De tunnel onder de rivier belopen
lange betegelde gang, bijkomen
uit narcose, schijubaar uitzichtloos
een beetje vervuild. Buiten natte kou.
In het water een boot in de sneeuw.
Je stapte bijna mis op de treeplank.
De holte van het ruim verdeeld
met schotten, wegstervende echo's.
In beelden patronen zien opbloeien
uit wat je eerder zag, zodat de tekst
in mijn hoofd zich groepeert rond
komende klanken.
Een compleet...
Een compleet vervallen abdij
in een doodstil keteldal
met stoffige kruisbeelden
en schilderijen waar je doorheen
kon kijken tot je wist: dit is
geworden van de mythe
die elders stinkt en toen
nog leefde - je hoort haar
in muziek, je ziet beelden
waarin je kunt geloven
maar niet meer leven nu
ademen, een kaars die stikt.
En toen laaide...
En toen laaide de oever op
op de plaats waar de brug
de overkant helder prijsgaf
hoog op tot in de hemel
zodat je nooit meer terug kon
je oog liet dwalen over water
lijnen in de lucht ging zien
de schaduw van een kleine wolk
en eindelijk in het centrum
van de vleugels in de ruimte
de gestalte van de brandende engel
oprijzend over huiverend land.
De hartklep...
De hartklep, ragdunne, buigzame
ordening van drie kleine parachute-
achtige schillen, vouwt zich op zij
laat het bloed binnen in de kamer.
Een ritme barst plotseling uit in
een onbeheerste vergeefse razernij
wegstervend als echo's in een kloof.
Zullen we nog één keer de tuin ingaan?
Cressida in Dis
Wind snijdt tot op het bot
waar zij moet kleumen rondom
klein vuur in een badkuip
bedorven vlees eet, schimmelworst
van de zwerver die zich liet pijpen.
'Hoe heet je meisje?
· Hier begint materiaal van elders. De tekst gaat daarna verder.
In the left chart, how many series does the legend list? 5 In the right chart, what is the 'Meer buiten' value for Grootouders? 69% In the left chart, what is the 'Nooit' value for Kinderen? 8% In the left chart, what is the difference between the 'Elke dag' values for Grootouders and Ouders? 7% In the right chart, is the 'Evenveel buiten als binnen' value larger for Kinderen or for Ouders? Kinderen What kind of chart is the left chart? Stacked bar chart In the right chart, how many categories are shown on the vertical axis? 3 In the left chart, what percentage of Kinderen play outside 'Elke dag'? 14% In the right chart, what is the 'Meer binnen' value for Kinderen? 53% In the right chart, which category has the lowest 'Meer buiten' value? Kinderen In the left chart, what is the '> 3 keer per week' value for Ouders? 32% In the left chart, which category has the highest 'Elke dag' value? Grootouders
Cressida?
Geef mij het verziekte graan van je sex
mondjesmaat, mondjegauw, mondjevol
en je krijgt mondkost in ruil
graanroest, moederkoren, bloedworst.'
Nu probeert ze te slapen, Trojaanse slet
in holen onder afval, planken
plastic lappen tegen wind en regen.
Even gaan de bloedige deuren dicht.
Morgen is er weer een dag en weer
Natuurreservaat
Hier mag zij rusten in modder
al waait het nu te hard
voor de aansteker, bevende vlam.
Hier aan de rand van het water
dat straks tot rust komt
als de wegwakkerende wind
is gaan liggen.
Ze gieten haar mond vol
haar gezicht.
Voòr de eenzame boomzwarte vork
die dan weer spiegelt, loodkleurig
terwijl in de verte enkele vogels
kalm gaan overvliegen.
God Konijn
God Konijn als beeld
blind voor wat hij aanricht.
Zijn oren staan omhoog
te vangen wat er stil is.
Zijn armen hangen laag
omdat hij niets kan doen.
Zijn smalle lijf draagt
maar nauwelijks het hoofd.
Geen lach, geen blik, geen teken
opgesloten in aanwezigheid
die hem niet raakt
maar die vanzelfsprekend
wordt geconsumeerd
zonder iets te verteren.
Ademnood
Onze Vader zo ver
of wat ons gemaakt heeft
geef ons heden en morgen
en vergeef ons onze schuld
zoals ook wij
wij ook.
Wij zullen begrijpen
proberen te begrijpen.
Hoezeer verminkt wij
voortmodderen en kruipen
en bijna stikken
van woede
al om het kleine:
waar is de viool van papa?
Ingepikt
het land, koffieplantages
zelfvoorziening, -beschikking.
Gasmasker, schuilkelder.
Breek mijn staf.
Geef mij lucht.
-
Duif
Het lijkt een opdracht, van wie?
jezelf te leren kennen, maar
we komen niet verder dan de huid.
We moeten ons neerleggen bij
wat we willen maar niet kunnen
begrijpen dat elke dag gegeven is.
Zoals een duif zichzelf optilt
naar een tak, daar even blijft
en dan wegvalt naar omhoog.
Gedragen door het verlangen
aan te komen waar hij moet zijn
laat de vogel zijn gretige poten los.
-
De libellen
Waar de zwaan zwemt met vier jongen
over het kleine kratermeer Monticchio
zweven de blauwe libellen Calopteryx Virgo.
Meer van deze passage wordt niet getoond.